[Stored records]
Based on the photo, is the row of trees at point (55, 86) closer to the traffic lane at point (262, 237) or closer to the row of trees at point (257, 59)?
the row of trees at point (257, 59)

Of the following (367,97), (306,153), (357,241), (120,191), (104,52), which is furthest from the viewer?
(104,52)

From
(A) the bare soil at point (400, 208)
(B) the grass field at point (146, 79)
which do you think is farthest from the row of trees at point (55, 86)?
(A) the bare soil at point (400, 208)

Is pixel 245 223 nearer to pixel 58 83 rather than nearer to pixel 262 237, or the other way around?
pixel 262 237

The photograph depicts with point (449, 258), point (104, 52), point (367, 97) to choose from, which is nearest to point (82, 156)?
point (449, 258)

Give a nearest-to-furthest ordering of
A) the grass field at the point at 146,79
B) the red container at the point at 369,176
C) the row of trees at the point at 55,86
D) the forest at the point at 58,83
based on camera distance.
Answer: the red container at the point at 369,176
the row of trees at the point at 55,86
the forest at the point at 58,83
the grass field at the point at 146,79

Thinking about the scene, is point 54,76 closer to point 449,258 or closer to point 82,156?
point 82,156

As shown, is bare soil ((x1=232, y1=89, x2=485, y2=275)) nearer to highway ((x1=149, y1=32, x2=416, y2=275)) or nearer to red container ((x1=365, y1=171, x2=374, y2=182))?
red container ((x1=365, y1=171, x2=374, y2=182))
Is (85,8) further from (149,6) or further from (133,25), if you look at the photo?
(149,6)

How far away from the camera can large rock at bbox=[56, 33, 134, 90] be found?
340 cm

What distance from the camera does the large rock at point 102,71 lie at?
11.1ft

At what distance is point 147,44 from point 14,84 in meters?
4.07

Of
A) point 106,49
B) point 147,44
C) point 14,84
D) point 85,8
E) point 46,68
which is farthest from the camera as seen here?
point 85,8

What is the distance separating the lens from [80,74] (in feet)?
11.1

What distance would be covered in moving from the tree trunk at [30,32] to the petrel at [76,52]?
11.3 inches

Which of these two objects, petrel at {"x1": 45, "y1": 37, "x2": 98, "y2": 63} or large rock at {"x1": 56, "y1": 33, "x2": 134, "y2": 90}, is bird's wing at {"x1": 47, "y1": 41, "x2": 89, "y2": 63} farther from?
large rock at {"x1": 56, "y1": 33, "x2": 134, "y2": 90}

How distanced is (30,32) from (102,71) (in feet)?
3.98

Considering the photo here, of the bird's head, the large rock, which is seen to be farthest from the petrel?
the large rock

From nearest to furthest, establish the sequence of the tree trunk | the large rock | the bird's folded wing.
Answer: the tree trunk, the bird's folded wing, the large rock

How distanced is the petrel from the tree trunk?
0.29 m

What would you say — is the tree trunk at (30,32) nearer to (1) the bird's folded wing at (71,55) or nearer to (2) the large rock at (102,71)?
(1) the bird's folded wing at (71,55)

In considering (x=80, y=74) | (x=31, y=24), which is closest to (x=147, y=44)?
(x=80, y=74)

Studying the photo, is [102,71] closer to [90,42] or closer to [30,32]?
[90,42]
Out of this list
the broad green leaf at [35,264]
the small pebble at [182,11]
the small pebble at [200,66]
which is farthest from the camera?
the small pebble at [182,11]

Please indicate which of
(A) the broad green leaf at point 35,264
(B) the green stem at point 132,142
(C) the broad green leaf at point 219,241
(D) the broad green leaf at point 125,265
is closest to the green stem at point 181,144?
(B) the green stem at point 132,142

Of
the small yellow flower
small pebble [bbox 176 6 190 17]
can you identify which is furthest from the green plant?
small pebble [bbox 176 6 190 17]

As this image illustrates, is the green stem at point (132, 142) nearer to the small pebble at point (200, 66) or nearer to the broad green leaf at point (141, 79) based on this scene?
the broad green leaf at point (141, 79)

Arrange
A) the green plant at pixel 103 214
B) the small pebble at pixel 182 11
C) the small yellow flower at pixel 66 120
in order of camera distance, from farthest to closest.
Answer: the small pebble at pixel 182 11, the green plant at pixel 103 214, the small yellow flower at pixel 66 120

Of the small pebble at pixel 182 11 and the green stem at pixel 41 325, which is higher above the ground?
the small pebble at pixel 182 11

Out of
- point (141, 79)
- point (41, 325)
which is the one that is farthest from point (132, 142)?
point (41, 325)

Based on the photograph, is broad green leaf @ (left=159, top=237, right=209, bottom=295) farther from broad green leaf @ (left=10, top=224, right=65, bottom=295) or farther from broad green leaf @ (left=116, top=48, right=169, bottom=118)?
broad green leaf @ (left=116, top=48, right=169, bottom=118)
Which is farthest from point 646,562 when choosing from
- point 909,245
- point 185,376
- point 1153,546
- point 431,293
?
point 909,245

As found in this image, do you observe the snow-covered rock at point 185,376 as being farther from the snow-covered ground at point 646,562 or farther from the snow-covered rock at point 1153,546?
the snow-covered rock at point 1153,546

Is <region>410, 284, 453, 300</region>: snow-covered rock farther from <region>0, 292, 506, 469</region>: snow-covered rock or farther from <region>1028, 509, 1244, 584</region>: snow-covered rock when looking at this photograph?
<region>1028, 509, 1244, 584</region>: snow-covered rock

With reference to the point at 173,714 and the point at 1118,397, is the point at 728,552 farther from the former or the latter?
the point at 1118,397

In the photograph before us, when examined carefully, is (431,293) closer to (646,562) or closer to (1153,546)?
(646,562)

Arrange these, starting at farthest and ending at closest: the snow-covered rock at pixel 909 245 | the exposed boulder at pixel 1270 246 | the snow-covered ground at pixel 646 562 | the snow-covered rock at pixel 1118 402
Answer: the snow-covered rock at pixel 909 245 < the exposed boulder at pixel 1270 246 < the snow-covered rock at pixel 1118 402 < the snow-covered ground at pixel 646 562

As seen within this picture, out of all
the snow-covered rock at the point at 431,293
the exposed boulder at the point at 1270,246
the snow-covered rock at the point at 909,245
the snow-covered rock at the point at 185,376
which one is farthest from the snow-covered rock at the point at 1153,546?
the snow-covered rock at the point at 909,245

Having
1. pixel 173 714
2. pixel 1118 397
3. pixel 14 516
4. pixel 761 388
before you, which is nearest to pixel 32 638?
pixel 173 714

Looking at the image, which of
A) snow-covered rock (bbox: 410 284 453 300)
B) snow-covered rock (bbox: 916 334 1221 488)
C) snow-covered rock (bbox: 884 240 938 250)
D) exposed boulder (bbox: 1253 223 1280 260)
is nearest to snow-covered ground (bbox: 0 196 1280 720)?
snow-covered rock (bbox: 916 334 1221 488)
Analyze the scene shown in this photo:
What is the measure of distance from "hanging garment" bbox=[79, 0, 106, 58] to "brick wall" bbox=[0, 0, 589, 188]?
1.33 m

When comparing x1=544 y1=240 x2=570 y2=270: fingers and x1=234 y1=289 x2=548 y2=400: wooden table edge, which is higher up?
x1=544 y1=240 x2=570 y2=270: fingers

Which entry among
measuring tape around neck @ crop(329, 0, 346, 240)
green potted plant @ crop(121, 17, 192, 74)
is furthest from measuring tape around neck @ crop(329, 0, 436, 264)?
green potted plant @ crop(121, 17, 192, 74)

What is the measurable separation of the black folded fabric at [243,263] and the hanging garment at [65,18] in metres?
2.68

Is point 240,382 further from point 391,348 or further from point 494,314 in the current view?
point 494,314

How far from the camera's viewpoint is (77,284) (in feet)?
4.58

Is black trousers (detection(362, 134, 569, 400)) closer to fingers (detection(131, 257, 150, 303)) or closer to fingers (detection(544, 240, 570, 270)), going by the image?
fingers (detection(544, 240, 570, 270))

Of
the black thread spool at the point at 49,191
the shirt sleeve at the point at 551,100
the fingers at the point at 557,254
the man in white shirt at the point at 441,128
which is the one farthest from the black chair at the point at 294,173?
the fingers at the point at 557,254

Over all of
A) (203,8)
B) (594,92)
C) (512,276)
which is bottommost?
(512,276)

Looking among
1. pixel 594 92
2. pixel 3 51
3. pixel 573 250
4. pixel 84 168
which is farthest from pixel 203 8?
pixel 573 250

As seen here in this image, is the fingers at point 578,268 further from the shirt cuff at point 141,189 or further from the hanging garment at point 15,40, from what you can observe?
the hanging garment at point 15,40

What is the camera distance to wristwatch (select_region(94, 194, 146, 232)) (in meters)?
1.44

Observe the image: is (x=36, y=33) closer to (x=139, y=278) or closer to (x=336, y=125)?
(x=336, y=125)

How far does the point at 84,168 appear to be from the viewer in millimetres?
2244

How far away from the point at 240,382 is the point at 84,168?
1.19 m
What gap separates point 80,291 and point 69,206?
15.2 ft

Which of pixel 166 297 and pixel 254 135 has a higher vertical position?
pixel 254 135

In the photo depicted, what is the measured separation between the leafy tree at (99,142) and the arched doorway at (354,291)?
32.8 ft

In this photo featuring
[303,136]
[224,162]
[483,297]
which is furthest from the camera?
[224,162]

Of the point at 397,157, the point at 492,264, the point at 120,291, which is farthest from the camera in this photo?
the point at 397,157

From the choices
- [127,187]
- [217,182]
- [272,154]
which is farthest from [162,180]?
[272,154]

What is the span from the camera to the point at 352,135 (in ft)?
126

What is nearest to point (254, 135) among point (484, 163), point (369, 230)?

> [Problem to work on]
Return the lines from the line containing "What is the camera" to the end of the entries above, exactly as they appear and with no other output.

> [Answer for this exercise]
What is the camera distance to wristwatch (select_region(94, 194, 146, 232)) (in meters)?
1.44

Observe the image: is (x=36, y=33) closer to (x=139, y=278) or closer to (x=336, y=125)?
(x=336, y=125)

How far does the point at 84,168 appear to be from the viewer in millimetres?
2244

How far away from the point at 240,382 is the point at 84,168?
1.19 m
What gap separates point 80,291 and point 69,206?
15.2 ft

Which of pixel 166 297 and pixel 254 135 has a higher vertical position?
pixel 254 135

In the photo depicted, what is the measured separation between the leafy tree at (99,142) and the arched doorway at (354,291)?
32.8 ft

In this photo featuring
[303,136]
[224,162]
[483,297]
which is furthest from the camera?
[224,162]

Of the point at 397,157, the point at 492,264, the point at 120,291, which is farthest from the camera in this photo?
the point at 397,157

From the choices
- [127,187]
- [217,182]
- [272,154]
which is farthest from [162,180]?
[272,154]

What is the span from the camera to the point at 352,135 (in ft)?
126

What is nearest to point (254, 135) among point (484, 163), point (369, 230)?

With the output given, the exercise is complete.